## Begin ENTRIES SHOWN

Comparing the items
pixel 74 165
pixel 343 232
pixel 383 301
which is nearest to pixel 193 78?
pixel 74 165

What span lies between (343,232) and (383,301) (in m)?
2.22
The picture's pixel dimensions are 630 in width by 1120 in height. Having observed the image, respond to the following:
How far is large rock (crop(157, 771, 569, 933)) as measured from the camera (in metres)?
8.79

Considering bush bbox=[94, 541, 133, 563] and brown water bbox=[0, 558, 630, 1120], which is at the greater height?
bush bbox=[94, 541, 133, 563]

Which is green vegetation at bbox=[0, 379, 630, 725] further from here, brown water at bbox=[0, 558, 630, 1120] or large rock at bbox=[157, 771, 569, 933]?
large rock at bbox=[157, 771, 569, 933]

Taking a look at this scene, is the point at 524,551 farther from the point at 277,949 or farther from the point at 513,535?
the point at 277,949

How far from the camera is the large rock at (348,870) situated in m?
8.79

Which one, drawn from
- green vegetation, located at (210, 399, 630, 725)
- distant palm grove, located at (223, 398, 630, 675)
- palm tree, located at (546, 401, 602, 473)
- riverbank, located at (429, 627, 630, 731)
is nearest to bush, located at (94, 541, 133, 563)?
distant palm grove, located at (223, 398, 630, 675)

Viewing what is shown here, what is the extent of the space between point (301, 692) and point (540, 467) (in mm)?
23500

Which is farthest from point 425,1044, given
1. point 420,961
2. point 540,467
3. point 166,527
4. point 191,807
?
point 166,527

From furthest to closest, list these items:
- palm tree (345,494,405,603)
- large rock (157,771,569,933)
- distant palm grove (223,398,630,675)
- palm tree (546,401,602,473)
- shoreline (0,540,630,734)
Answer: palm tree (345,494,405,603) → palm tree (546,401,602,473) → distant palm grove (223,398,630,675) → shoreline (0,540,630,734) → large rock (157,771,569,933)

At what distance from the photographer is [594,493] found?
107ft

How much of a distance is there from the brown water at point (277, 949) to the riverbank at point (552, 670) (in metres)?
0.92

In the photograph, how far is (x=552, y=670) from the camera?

## End ENTRIES SHOWN

DESCRIPTION OF THE TASK >> Turn the records above into a Markdown table with the columns Row and Line. Give each non-blank line its own numbered row and leave out the blank lines.

WRITTEN SOLUTION >>
| Row | Line |
|---|---|
| 1 | Comparing the items |
| 2 | pixel 74 165 |
| 3 | pixel 343 232 |
| 4 | pixel 383 301 |
| 5 | which is nearest to pixel 193 78? |
| 6 | pixel 74 165 |
| 7 | What span lies between (343,232) and (383,301) (in m)? |
| 8 | 2.22 |
| 9 | The picture's pixel dimensions are 630 in width by 1120 in height. Having observed the image, respond to the following: |
| 10 | How far is large rock (crop(157, 771, 569, 933)) as measured from the camera (in metres)? |
| 11 | 8.79 |
| 12 | Considering bush bbox=[94, 541, 133, 563] and brown water bbox=[0, 558, 630, 1120], which is at the greater height? |
| 13 | bush bbox=[94, 541, 133, 563] |
| 14 | Which is green vegetation at bbox=[0, 379, 630, 725] further from here, brown water at bbox=[0, 558, 630, 1120] or large rock at bbox=[157, 771, 569, 933]? |
| 15 | large rock at bbox=[157, 771, 569, 933] |
| 16 | Taking a look at this scene, is the point at 524,551 farther from the point at 277,949 or farther from the point at 513,535? |
| 17 | the point at 277,949 |
| 18 | How far from the camera is the large rock at (348,870) situated in m? |
| 19 | 8.79 |
| 20 | Which one, drawn from |
| 21 | - green vegetation, located at (210, 399, 630, 725) |
| 22 | - distant palm grove, located at (223, 398, 630, 675) |
| 23 | - palm tree, located at (546, 401, 602, 473) |
| 24 | - riverbank, located at (429, 627, 630, 731) |
| 25 | is nearest to bush, located at (94, 541, 133, 563)? |
| 26 | distant palm grove, located at (223, 398, 630, 675) |
| 27 | Viewing what is shown here, what is the extent of the space between point (301, 692) and point (540, 467) (in mm)? |
| 28 | 23500 |
| 29 | Which is farthest from point 425,1044, given |
| 30 | 1. point 420,961 |
| 31 | 2. point 540,467 |
| 32 | 3. point 166,527 |
| 33 | 4. point 191,807 |
| 34 | ? |
| 35 | point 166,527 |
| 36 | From furthest to closest, list these items: |
| 37 | - palm tree (345,494,405,603) |
| 38 | - large rock (157,771,569,933) |
| 39 | - distant palm grove (223,398,630,675) |
| 40 | - palm tree (546,401,602,473) |
| 41 | - shoreline (0,540,630,734) |
| 42 | Answer: palm tree (345,494,405,603) → palm tree (546,401,602,473) → distant palm grove (223,398,630,675) → shoreline (0,540,630,734) → large rock (157,771,569,933) |
| 43 | At what distance from the photographer is [594,493] found? |
| 44 | 107ft |
| 45 | How much of a distance is there from the brown water at point (277, 949) to the riverbank at point (552, 670) (in metres)? |
| 46 | 0.92 |
| 47 | In the photograph, how far is (x=552, y=670) from the camera? |